TEXTE =>

┏━━

On ne s'occupa plus du Corps Législatif ni du Tribunat. On les laissa dans une parfaite oisiveté, sans leur expliquer d'aucune façon les projets que le gouvernement pouvait avoir conçus. La Constitution ne contenait pas plus la faculté de prorogation que celle de dissolution. On ne renvoya donc pas les deux assemblées, mais on ne leur fournit aucun travail. On avait retiré, outre les lois du Code civil, une loi relative au rétablissement de la marque pour le crime de faux. Ce crime, par suite des circonstances de la Révolution, s'était multiplié d'une manière effrayante. Tant de pièces exigées par les règles nouvelles de la comptabilité, tant de certificats de civisme, naguère indispensables pour n'être pas considéré comme suspect, tant de certificats de présence demandés aux émigrés rentrés pour les purger du délit d'émigration, tant de constatations de tout genre, exigées et fournies par écrit, avaient donné naissance à une détestable classe de criminels: c'étaient les faussaires. Ils infestaient la région des affaires, comme naguère les brigands infestaient les grands chemins. Le Premier Consul avait voulu une peine spéciale contre eux, comme il avait voulu une juridiction spéciale contre les dévastateurs des grandes routes, et il venait de proposer la marque. Le crime de faux enrichit, disait-il; un faussaire qui a fini sa peine rentre dans la société, et avec du luxe il fait oublier son crime. Il faut une flétrissure indélébile de la main du bourreau, qui ne permette plus aux complaisants que la richesse entraîne toujours après elle, de s'asseoir à la table du faussaire enrichi. Cette proposition avait rencontré les mêmes difficultés que le Code civil. On la retira, et il ne resta plus rien en délibération; car les lois relatives à l'instruction publique, au rétablissement des cultes, n'avaient pas même été présentées. Quant aux lois de finances, on les réservait pour servir de prétexte à une session extraordinaire au printemps. On laissa donc cette espèce de parlement, non dissous, non prorogé, oisif, inutile, embarrassé de son inaction, et portant aux yeux de la France la responsabilité d'une interruption complète dans les bons et utiles travaux du gouvernement.

┗━━

LIGNES DE DONNÉES =>
┏━━

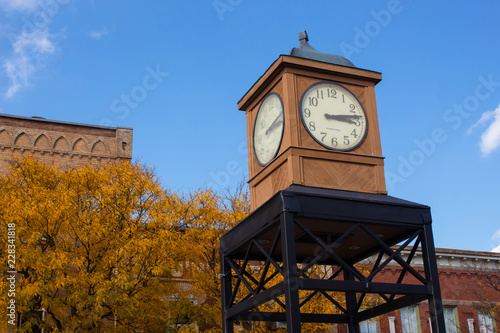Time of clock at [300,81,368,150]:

┗━━

EXERCICE PROPOSÉ => D'après le texte sur le Corps législatif et le Tribunat, quelle peine le Premier Consul voulait-il infliger aux faussaires ?

BONNE RÉPONSE => La marque, une flétrissure indélébile de la main du bourreau.